About this exercise – Search the listing for the word "referrer". Copy every line where it is found.

[Given information]

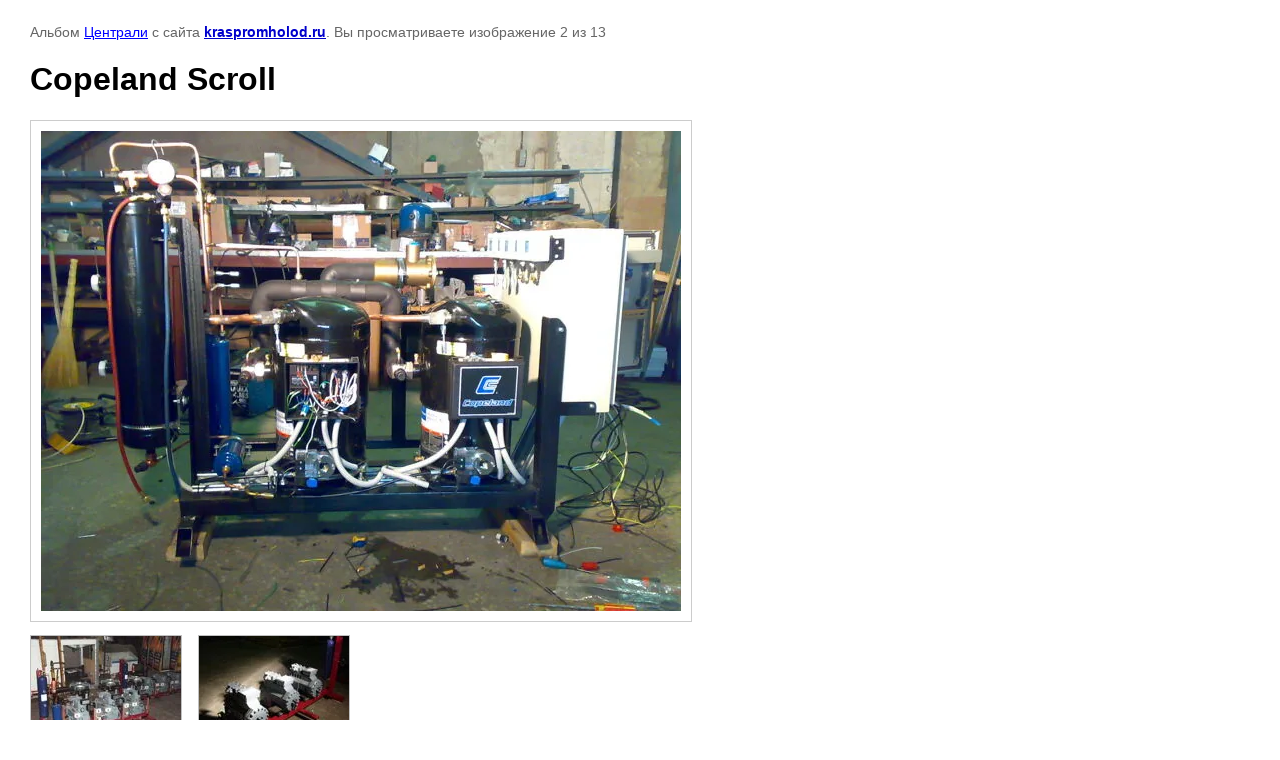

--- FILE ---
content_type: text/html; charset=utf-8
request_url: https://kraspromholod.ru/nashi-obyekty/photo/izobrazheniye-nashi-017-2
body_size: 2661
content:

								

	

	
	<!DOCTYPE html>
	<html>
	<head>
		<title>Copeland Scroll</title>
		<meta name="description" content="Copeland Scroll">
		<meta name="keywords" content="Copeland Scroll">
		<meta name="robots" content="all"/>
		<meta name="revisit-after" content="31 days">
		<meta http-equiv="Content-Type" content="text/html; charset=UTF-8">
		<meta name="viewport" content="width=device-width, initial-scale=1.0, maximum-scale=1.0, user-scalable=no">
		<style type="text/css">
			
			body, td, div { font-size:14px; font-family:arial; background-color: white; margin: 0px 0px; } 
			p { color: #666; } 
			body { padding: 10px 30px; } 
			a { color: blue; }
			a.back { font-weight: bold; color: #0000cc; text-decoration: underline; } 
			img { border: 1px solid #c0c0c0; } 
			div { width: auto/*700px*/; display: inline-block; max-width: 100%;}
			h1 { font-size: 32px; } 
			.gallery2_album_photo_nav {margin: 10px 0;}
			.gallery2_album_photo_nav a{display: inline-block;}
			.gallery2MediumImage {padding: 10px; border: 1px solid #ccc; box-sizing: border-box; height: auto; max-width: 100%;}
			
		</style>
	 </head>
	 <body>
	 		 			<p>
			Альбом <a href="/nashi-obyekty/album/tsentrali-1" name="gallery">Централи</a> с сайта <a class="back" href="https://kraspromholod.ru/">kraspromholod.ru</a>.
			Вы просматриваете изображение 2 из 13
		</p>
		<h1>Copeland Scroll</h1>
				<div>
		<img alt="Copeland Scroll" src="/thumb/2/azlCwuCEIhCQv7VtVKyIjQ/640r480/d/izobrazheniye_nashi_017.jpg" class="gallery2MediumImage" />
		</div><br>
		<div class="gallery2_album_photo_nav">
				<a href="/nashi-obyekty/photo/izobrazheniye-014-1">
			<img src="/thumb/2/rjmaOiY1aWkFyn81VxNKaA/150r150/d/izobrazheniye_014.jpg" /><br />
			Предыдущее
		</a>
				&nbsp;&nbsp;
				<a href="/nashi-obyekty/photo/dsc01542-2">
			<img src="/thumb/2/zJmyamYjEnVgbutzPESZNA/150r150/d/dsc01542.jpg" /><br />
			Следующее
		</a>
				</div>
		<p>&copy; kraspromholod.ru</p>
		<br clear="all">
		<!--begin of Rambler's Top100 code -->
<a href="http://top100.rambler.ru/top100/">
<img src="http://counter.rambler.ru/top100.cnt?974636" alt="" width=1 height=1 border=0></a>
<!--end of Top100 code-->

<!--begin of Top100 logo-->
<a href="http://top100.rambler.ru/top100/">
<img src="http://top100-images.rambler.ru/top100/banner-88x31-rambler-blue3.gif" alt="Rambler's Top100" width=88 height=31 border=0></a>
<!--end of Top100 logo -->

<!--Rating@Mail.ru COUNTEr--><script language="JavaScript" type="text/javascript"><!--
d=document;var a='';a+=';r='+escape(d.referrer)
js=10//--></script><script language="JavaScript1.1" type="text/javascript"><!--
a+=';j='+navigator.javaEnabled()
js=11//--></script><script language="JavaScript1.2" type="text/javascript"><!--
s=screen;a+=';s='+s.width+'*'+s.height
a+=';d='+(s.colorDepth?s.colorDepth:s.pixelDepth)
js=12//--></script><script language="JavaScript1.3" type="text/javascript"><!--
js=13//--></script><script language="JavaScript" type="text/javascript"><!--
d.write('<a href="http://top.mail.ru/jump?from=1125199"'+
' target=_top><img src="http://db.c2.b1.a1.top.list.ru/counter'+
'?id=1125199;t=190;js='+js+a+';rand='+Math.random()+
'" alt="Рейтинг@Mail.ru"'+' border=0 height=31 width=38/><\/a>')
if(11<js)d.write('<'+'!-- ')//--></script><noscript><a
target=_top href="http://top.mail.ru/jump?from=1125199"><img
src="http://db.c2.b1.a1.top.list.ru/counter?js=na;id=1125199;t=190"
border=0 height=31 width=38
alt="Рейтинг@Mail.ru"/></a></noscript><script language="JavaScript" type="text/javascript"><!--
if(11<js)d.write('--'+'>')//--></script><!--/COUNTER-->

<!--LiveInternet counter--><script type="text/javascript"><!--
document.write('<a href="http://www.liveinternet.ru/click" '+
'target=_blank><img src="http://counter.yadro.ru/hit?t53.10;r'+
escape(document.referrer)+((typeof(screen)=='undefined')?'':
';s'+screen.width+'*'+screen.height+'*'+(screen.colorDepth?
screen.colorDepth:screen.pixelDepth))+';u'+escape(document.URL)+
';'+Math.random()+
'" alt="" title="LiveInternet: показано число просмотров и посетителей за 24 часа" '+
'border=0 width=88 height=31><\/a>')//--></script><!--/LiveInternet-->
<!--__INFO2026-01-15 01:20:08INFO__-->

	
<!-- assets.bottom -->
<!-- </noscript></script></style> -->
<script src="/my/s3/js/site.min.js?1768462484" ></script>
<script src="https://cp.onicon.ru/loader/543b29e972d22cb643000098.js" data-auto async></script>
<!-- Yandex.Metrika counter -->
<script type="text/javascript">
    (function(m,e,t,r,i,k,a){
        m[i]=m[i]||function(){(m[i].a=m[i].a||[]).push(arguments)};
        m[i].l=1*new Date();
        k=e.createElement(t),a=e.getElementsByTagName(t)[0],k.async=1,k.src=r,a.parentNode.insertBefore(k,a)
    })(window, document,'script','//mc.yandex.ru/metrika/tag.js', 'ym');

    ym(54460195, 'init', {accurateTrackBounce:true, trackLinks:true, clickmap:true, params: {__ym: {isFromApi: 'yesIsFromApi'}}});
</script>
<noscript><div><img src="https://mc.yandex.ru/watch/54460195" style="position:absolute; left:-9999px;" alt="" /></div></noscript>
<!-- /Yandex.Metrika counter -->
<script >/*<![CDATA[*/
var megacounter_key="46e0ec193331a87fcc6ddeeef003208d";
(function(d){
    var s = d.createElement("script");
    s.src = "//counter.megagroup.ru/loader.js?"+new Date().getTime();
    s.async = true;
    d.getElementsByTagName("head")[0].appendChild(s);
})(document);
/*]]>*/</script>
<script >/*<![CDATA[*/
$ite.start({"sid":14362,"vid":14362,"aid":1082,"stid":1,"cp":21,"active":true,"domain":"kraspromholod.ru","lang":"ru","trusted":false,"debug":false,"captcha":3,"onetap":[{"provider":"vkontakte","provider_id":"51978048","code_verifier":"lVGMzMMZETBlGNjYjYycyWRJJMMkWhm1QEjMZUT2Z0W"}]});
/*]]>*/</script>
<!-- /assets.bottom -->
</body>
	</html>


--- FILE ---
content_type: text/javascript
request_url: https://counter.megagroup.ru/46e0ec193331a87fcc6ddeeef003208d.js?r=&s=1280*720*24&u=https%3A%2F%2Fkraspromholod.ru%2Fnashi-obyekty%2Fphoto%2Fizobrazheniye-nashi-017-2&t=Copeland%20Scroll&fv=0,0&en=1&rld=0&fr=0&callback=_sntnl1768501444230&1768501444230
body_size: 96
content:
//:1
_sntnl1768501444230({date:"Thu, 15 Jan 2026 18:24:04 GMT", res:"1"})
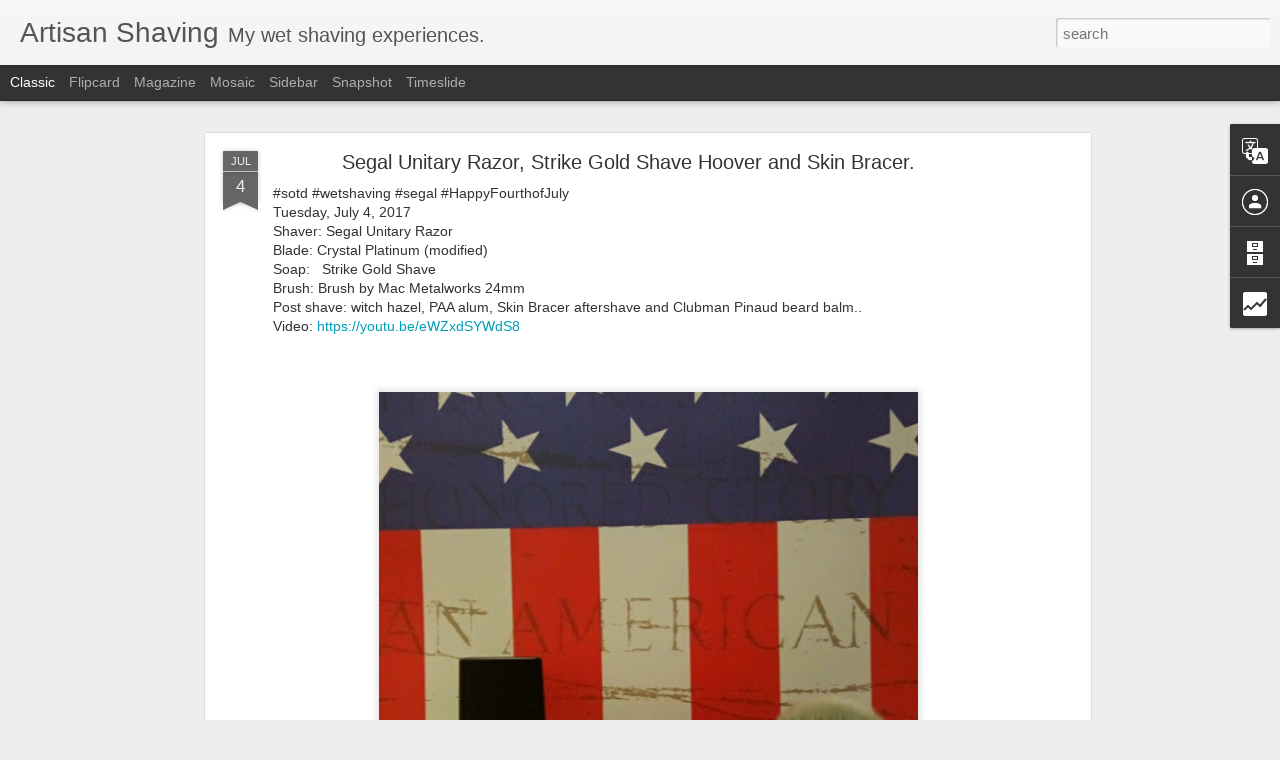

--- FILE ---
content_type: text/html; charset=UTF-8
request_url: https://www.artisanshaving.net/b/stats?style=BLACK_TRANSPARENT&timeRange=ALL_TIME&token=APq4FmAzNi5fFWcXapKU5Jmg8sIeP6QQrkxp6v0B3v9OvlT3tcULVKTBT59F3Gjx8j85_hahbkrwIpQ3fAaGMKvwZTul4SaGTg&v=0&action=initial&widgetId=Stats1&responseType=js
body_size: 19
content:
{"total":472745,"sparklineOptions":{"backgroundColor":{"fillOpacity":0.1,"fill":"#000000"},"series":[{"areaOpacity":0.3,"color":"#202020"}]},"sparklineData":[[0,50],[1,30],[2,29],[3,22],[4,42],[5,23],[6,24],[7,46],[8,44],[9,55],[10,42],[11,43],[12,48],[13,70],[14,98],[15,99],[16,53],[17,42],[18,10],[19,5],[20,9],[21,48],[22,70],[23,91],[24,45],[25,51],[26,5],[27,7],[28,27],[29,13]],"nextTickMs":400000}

[/Given information]

Exercise output –
d=document;var a='';a+=';r='+escape(d.referrer)
escape(document.referrer)+((typeof(screen)=='undefined')?'':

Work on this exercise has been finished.